Way back in the early eighties, apple computer was cranking out computer boxes and making a great deal of money at it. Their apple II series of personal computers were functional, well built and practical, although premium priced. They had all but monopolized education and were strong in the home market, but the company hungered after the business sector like an ant after tat's cheese wrappers.

Apple's first attempt to break into business, the apple III, was engineered and fabricated in such a hurried pace that some screws shorted out against the electronics and the machines frequently overheated until their chips jumped right out of their sockets. The company tried to resurrect the machine as the III plus, but buyers quickly correlated the names and refused to buy that model as well.

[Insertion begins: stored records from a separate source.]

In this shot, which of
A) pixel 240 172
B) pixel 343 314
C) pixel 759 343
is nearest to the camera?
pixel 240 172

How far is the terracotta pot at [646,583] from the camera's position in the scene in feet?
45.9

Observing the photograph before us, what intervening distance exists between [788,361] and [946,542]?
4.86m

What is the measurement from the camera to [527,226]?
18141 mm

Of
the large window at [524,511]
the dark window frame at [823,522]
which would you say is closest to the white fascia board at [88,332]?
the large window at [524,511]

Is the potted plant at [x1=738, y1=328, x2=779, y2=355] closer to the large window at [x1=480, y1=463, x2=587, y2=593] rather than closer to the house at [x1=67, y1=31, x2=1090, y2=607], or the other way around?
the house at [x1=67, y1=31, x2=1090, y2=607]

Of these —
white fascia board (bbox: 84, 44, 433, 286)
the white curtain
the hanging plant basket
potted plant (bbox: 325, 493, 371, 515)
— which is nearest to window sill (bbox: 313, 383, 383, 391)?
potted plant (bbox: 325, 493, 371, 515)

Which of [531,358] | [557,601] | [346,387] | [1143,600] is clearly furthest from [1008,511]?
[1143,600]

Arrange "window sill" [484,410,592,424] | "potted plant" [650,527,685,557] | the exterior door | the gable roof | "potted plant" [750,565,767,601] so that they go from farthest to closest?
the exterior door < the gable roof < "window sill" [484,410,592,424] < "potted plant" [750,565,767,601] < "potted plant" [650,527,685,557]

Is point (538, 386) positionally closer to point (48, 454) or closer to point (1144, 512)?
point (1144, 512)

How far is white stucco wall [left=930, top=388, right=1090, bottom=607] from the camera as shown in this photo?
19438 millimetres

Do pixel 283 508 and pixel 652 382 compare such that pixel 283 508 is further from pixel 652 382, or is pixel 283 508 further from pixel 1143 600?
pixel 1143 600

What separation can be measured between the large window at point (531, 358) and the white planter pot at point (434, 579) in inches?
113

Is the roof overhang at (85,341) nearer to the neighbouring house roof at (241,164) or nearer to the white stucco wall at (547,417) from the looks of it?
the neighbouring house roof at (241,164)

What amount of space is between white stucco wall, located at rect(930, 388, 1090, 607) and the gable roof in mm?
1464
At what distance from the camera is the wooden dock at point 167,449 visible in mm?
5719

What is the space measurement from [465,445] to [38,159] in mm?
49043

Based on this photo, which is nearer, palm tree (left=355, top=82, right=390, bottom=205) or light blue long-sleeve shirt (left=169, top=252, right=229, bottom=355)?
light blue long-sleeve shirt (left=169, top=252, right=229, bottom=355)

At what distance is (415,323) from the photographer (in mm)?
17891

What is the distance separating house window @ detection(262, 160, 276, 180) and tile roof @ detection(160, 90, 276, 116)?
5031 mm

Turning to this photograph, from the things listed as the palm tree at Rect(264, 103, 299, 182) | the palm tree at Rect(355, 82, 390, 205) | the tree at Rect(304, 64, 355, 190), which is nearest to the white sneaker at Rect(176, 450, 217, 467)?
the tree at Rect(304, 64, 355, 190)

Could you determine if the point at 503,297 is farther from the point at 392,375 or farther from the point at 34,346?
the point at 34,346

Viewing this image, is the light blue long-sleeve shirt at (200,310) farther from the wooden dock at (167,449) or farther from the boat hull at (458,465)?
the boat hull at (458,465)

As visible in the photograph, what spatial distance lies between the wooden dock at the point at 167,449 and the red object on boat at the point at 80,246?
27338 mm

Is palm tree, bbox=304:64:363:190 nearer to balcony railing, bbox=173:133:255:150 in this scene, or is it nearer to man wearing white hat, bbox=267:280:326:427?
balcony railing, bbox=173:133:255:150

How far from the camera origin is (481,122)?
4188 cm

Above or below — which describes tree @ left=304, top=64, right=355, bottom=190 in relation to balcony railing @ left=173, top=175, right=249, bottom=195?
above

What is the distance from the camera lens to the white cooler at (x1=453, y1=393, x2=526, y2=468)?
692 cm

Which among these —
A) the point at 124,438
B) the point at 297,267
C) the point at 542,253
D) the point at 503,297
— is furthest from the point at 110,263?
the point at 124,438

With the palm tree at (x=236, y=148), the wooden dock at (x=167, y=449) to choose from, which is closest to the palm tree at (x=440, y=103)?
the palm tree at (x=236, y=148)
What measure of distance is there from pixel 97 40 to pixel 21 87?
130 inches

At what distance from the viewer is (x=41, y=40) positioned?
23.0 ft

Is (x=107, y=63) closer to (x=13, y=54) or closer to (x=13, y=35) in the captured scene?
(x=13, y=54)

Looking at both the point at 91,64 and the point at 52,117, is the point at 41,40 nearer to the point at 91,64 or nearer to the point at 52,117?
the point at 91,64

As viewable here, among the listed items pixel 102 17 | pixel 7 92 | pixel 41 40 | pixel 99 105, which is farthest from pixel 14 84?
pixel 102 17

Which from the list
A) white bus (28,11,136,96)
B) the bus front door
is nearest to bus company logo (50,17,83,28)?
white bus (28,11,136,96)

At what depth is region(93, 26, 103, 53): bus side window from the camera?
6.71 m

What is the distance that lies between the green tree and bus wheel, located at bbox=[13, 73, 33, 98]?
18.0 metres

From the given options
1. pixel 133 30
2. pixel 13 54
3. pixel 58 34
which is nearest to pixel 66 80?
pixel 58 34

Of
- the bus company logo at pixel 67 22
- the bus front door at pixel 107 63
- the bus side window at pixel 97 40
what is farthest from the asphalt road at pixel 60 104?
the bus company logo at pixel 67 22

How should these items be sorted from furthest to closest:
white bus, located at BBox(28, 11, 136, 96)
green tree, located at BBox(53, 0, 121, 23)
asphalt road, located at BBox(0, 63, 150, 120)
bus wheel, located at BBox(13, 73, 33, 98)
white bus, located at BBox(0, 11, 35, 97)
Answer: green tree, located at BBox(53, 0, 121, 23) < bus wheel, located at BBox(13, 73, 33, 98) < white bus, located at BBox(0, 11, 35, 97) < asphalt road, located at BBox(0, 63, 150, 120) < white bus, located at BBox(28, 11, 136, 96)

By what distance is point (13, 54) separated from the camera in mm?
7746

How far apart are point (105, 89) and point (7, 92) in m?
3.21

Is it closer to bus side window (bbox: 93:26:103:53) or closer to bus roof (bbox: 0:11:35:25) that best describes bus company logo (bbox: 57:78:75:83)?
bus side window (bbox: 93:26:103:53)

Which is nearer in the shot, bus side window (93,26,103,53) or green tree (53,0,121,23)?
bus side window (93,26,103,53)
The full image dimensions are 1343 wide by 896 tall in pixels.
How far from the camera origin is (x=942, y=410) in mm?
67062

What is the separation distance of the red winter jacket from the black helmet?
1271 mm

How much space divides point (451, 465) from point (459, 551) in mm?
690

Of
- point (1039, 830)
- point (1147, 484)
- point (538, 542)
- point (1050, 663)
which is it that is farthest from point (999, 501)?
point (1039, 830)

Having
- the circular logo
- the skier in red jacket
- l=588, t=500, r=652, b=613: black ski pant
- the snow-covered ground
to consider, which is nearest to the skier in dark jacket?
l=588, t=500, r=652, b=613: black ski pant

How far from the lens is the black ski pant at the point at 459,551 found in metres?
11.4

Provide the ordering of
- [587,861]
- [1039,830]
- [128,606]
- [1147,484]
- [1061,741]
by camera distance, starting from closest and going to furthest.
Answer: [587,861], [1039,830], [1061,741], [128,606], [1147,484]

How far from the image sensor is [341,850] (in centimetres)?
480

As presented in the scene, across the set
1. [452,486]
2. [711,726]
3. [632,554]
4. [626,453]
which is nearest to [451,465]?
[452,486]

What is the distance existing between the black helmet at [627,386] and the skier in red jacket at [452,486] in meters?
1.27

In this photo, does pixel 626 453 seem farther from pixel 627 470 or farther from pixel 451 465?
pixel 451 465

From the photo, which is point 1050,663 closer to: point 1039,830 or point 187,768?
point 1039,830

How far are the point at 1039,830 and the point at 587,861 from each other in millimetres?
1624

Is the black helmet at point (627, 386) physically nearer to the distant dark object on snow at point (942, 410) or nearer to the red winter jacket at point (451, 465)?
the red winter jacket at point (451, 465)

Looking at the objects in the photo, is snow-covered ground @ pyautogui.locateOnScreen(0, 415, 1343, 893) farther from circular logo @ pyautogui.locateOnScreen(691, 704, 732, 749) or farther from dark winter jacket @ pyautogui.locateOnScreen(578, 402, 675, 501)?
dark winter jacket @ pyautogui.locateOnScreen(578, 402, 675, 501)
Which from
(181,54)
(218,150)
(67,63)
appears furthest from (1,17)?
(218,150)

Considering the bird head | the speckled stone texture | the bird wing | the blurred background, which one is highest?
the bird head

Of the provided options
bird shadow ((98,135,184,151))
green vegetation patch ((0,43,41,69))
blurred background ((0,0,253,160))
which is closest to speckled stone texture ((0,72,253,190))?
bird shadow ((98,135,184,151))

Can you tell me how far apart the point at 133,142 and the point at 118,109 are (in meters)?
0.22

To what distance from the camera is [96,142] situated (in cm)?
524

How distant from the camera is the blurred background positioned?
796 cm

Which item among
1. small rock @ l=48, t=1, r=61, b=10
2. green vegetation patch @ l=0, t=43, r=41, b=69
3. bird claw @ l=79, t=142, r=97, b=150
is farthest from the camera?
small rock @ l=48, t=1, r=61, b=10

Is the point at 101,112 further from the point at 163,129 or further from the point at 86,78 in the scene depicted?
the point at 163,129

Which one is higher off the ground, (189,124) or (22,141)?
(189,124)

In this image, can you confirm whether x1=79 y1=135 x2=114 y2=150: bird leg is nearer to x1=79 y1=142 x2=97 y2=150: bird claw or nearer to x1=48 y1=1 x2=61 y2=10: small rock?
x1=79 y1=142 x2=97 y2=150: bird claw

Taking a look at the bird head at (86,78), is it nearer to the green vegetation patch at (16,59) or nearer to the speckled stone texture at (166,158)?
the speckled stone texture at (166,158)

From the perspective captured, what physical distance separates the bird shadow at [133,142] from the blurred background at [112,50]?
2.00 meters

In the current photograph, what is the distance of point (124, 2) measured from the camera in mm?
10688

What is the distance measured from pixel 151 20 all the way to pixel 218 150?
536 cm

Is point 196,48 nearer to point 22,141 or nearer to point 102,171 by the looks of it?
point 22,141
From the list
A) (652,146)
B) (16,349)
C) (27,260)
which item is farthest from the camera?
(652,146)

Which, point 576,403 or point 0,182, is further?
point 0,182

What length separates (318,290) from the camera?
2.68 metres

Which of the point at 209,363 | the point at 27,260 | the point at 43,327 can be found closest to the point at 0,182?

That dismal failure was matched by the very different and very modern lisa, which introduced the very first personal human interface with overlapping windows and a mouse-driven pointer, and reintroduced the apple III's hard drive. Unfortunately, the lisa was so avant-garde that it was priced in the $10,000 range and nobody bought it. The most exposure the lisa ever got was in a backup role in a lame t&a movie, the title of which escapes me. Watch the usa network for several days and I'm sure you'll catch it.

Another group at apple had been working to build a lisa-like computer for an apple II price. Like the lisa, this new computer would have a mouse, windows, and an entirely graphic, black and white screen. Like the apple II, the machine would cost in the range of $2500.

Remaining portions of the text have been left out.